▶ [TEXTO PARA LEITURA]
Agência France-Presse
postado em 14/08/2012 20:13
Los Angeles - O ator americano Kirk Douglas, uma lenda viva do cinema, relembrou a era do "macarthismo", em um cinema de Hollywood onde foi exibida uma versão restaurada de "Spartacus", filme que conta com uma insinuante cena homossexual censurada em seu lançamento, em 1960.Douglas, 95 anos, foi ovacionado pelo público ao entrar na sala antes do início da projeção e, vestindo terno bege e camisa preta sem gravata, sentou-se no palco para falar de sua obra-prima durante o Festival de Cinema de 70mm da Academia de Artes e Ciências Cinematográficas. "Quando você tem 95 anos, não olha para frente. Olha para trás e faz balanços", disse Douglas, falando com dificuldade por causa da idade e de uma trombose leve que sofreu nos anos 1990. "Estou muito orgulhoso de ser um membro da comunidade de Hollywood", acrescentou, em alusão ao seu próprio "balanço".
"Porque em Hollywood você não está entre republicanos ou democratas, está entre americanos", acrescentou. "Fico orgulhoso com caras como (os atores) George Clooney e Sean Penn, que usam seu dinheiro para ajudar outras pessoas", continuou.
[SAIBAMAIS]O filme, ganhador de quatro Oscar, foi produzido e estrelado por Douglas, com direção de Stanley Kubrick e atuação de outros superastros da época, como Lawrence Olivier e Tony Curtis.

▶ [MATERIAL DE ORIGEM]
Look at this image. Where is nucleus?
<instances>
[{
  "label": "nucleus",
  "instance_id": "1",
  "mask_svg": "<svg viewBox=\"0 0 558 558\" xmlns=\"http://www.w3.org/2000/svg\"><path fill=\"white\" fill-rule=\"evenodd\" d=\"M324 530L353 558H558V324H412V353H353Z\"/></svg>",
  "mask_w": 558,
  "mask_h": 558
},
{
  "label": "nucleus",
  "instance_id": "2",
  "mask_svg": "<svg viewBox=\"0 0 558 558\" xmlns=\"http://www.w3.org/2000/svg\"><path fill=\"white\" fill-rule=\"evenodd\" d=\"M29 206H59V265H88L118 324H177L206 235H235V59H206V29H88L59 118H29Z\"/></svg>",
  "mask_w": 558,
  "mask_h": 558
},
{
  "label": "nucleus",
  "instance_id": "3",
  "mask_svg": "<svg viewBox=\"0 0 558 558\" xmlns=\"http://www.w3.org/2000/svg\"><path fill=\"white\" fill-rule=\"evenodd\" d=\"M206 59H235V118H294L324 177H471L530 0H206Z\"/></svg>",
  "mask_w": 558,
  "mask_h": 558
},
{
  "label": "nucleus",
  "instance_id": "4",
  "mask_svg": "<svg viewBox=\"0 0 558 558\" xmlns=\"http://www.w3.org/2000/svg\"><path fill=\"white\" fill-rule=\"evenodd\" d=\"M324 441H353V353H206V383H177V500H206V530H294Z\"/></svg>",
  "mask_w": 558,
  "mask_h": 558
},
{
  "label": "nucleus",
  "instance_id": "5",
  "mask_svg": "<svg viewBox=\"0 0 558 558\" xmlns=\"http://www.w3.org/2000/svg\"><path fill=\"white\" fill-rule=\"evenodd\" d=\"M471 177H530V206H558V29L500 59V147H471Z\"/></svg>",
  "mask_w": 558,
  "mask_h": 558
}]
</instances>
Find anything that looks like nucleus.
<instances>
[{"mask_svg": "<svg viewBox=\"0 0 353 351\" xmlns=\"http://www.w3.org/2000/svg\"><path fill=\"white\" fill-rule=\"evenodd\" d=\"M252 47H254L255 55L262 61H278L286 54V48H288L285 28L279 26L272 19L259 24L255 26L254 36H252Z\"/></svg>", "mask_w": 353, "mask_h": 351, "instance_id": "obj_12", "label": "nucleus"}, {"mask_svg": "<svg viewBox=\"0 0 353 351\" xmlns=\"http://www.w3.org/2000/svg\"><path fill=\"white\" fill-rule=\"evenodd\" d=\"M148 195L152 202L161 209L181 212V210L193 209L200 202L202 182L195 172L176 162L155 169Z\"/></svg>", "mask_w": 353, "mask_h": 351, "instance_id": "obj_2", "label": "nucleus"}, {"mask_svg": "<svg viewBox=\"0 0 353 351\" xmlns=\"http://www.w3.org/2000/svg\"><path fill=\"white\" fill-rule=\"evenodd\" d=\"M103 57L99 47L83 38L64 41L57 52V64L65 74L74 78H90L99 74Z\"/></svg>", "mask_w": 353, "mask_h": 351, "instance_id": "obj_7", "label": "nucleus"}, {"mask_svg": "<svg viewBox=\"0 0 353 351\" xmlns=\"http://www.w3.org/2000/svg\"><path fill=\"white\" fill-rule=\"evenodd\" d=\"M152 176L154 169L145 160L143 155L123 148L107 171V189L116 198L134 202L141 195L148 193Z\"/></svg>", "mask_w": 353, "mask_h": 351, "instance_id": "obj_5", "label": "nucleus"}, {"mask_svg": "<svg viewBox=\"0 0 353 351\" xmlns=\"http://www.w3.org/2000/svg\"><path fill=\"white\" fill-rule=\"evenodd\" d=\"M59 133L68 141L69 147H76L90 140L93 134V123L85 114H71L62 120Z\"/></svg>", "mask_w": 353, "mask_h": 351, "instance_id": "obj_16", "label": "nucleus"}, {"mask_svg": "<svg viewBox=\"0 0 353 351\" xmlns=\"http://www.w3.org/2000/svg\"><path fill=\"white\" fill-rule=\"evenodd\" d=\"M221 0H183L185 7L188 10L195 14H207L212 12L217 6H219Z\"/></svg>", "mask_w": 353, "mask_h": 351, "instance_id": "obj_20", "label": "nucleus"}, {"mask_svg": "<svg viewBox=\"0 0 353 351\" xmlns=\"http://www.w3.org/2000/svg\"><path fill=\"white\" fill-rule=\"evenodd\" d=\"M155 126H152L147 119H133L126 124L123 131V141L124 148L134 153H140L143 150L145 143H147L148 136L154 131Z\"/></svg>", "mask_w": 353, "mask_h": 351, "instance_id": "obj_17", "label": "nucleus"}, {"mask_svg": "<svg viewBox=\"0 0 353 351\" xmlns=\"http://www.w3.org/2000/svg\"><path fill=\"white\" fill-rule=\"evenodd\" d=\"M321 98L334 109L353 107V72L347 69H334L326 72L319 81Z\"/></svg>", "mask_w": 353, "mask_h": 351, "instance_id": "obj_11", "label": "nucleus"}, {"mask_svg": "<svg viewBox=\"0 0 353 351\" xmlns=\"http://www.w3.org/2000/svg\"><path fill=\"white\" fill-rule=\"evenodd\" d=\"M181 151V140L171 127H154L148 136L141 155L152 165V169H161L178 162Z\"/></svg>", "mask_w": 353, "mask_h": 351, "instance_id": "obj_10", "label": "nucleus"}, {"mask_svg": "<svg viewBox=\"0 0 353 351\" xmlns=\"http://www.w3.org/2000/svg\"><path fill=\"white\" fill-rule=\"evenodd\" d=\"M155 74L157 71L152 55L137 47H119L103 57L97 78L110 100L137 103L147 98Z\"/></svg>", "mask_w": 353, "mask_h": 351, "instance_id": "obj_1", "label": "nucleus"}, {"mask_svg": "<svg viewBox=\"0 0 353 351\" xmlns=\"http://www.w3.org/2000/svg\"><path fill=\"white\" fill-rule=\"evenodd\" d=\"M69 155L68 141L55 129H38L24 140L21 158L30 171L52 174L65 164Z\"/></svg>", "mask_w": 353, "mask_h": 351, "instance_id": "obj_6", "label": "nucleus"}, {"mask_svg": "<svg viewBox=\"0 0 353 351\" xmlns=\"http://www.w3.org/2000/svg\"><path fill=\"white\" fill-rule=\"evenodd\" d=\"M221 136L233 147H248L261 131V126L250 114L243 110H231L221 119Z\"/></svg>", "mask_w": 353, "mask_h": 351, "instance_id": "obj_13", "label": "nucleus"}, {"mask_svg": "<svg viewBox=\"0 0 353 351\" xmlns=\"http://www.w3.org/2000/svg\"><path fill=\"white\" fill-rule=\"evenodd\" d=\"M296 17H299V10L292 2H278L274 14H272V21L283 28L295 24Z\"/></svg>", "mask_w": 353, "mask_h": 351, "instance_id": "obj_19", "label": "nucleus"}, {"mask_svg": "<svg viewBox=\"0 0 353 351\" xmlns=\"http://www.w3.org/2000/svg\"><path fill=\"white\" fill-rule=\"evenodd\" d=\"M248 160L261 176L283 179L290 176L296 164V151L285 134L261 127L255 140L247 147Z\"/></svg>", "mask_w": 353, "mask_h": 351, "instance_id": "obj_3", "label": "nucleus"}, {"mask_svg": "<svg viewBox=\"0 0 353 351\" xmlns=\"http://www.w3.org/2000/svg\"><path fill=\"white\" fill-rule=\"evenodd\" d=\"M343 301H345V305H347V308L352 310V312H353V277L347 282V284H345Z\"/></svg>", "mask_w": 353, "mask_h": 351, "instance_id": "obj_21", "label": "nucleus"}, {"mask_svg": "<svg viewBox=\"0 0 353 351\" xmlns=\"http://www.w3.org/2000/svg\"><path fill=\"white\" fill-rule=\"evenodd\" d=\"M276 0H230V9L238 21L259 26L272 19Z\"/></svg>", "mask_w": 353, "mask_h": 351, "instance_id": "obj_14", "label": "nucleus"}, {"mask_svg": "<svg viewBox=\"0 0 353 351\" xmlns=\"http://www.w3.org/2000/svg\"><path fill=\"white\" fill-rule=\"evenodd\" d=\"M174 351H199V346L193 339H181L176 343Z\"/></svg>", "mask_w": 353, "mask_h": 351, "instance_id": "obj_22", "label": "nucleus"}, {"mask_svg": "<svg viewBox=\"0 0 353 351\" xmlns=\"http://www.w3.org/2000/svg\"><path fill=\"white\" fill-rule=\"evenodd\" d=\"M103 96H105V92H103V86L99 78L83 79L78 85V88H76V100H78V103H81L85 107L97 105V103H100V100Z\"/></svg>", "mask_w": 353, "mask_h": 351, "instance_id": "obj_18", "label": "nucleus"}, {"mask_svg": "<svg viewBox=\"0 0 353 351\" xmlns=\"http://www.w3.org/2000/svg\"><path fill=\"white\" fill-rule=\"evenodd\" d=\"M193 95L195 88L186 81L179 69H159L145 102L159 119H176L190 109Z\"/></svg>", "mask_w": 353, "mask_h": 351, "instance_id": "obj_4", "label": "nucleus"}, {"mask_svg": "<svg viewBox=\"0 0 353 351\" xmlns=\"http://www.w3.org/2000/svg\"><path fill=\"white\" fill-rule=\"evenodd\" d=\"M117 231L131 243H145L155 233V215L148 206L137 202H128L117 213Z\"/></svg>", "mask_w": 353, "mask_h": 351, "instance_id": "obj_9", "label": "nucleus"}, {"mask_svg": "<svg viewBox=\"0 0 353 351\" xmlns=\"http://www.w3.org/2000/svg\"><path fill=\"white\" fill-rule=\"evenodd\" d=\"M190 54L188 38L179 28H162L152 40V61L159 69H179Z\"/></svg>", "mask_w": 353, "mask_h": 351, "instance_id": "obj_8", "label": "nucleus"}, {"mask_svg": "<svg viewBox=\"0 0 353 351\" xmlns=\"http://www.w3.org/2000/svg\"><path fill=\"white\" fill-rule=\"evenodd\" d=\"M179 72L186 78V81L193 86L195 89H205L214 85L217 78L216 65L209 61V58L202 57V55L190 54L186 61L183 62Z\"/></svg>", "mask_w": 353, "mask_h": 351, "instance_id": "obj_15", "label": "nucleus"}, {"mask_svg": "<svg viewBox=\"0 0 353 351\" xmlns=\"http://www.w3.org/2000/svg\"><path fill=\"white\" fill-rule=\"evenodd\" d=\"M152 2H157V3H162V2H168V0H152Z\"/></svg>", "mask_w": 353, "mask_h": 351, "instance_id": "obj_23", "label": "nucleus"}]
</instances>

▶ [O QUE FAZER] Repita literalmente o trecho da notícia sobre Kirk Douglas que começa com as palavras "[SAIBAMAIS]O filme, ganhador" e termina com "e Tony Curtis.". As entradas não são usadas nesta atividade.

▶ [RESPOSTA DO EXERCÍCIO]
[SAIBAMAIS]O filme, ganhador de quatro Oscar, foi produzido e estrelado por Douglas, com direção de Stanley Kubrick e atuação de outros superastros da época, como Lawrence Olivier e Tony Curtis.